Transforming actors into well-known figures such as Tammy Wynette and Princess Diana was a challenge for artisans, who experimented with techniques to come up with hair and makeup that would look authentic to viewers.
Cate Hall spent hours with Elizabeth Debicki while recreating Princess Diana’s sophisticated coiffure from the early 1990s for Season 5 of “The Crown.” Through a series of incremental adjustments to the wig — and plenty of patience from Debicki – Hall got the look she desired.
“You hold one another’s hand as you keep slicing the wig with a razor and inching towards a shape that feels recognizable,” she recalls of her collaboration with Debicki.
Hall admits that in her first attempt at the wig, Debicki looked more like a “lady called Brenda from 1983” than the glamorous royal. But she kept working on it.
And once the hair was right, it was a matter of the other departments stepping in with costuming and production design.
Jessica Chastain’s go-to hair and makeup team of Linda Dowds and Stephanie Ingram helped the Oscar winner for “The Eyes of Tammy Faye” become country singer Tammy Wynette for Showtime’s “George and Tammy.” Chastain has already won a SAG award for her performance in the series.
Dowds used light and shadow to hollow out areas of Chastain’s face, employing latex wrinkle stipple for subtle aging effects. “The contour and highlight way of aging is really helpful,” says Dowds. That meant applying shading techniques to the creases of Chastain’s face, and using a highlighter to accentuate raised areas. By crinkling up the skin, “you’re able to get fine lines around eyes, pull on the neck and get the tops of the hands,” she explains.
The key, Dowds says, was keeping the color palette soft. “We bumped up the eye makeup a little with bigger lashes,” says Dowds.
Ingram’s hairstyles added to the look, as did costumes by Mitchell Travers. But Dowds, who won an Oscar for her work on “The Eyes of Tammy Faye” along with Ingram and Justin Raleigh, cautions that there’s a danger in going too big with a character’s hair and makeup.

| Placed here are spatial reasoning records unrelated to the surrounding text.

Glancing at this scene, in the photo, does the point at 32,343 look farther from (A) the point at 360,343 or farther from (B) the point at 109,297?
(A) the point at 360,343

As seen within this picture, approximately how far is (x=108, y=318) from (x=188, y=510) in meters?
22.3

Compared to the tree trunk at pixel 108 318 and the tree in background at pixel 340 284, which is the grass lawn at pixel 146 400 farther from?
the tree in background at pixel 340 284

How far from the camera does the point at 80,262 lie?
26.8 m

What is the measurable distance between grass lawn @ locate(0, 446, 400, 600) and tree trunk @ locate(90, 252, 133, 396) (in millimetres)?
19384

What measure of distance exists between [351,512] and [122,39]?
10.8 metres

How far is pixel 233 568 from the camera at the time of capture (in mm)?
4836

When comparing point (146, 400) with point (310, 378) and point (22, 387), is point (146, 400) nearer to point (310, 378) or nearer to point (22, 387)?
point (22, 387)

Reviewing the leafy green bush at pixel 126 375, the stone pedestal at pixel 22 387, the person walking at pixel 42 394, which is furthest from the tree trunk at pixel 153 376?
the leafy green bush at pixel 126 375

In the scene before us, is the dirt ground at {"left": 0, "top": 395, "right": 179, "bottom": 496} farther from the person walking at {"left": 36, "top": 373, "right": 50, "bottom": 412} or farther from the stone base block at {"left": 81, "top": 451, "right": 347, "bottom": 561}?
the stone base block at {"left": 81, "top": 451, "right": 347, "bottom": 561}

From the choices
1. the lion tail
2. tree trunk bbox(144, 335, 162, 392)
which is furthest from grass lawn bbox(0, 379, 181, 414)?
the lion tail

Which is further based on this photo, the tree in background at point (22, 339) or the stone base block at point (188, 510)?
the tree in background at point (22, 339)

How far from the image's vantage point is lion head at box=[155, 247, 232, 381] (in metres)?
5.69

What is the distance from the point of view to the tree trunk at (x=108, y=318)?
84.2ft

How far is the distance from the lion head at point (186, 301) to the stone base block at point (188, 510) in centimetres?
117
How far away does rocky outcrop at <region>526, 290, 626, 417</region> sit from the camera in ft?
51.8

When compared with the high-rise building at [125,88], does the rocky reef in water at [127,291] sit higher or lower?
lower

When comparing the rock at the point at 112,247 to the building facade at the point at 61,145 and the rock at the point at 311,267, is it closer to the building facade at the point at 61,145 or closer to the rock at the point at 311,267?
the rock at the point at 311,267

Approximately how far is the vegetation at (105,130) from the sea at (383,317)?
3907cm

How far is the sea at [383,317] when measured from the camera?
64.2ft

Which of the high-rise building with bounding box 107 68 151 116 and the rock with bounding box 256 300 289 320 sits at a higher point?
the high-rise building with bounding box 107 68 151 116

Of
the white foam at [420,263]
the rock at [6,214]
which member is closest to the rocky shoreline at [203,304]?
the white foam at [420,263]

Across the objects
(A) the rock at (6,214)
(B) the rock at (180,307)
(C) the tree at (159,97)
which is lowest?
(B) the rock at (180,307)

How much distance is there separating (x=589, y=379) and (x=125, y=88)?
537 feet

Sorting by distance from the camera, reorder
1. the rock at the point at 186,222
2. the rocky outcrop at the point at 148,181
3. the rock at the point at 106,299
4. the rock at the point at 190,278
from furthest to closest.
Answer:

“If you end up with big makeup, big hair and big costume, sometimes they fight each other,” she says. “What worked for us was that natural, sophisticated look that Tammy had to help showcase the rest of the look for that particular period.”
The hair and makeup team working on Hulu’s “Welcome to Chippendales” had a bit more discretion since Steve Banerjee, the man at the center of the limited series, isn’t as well known as Wynette or Princess Diana. Banerjee, portrayed by Kumail Nanjiani, transforms from a working-class immigrant to successful nightclub owner.
The only time audiences see Banerjee unshaven and unkempt is when he’s “the everyday man working in a convenience store,” notes makeup department head David Williams. But Banerjee also idolizes Playboy founder Hugh Hefner, and soon opens a nightclub that features exotic male dancers, then an anomaly.
“He aspires to be something other than this working-class man who saved everything that he can,” says Williams, who used makeup contouring to make Nanjiani’s face look heavier. “So he fakes it until he makes it.”
Hair department head Barry Lee Moe knew there was going to be a lot of hair in “Welcome to Chippendales” — “tons of hair, to be specific,” due to its setting in the disco era and beyond.
In dealing with real people, Moe says, “Some of these people still exist. So, it’s always a fine line in deciding what direction you’re going to go when you portray these characters in theTV show.”
He adds: “We tried to stay away from exact copies of anyone because it wasn’t really necessary to tell the story.”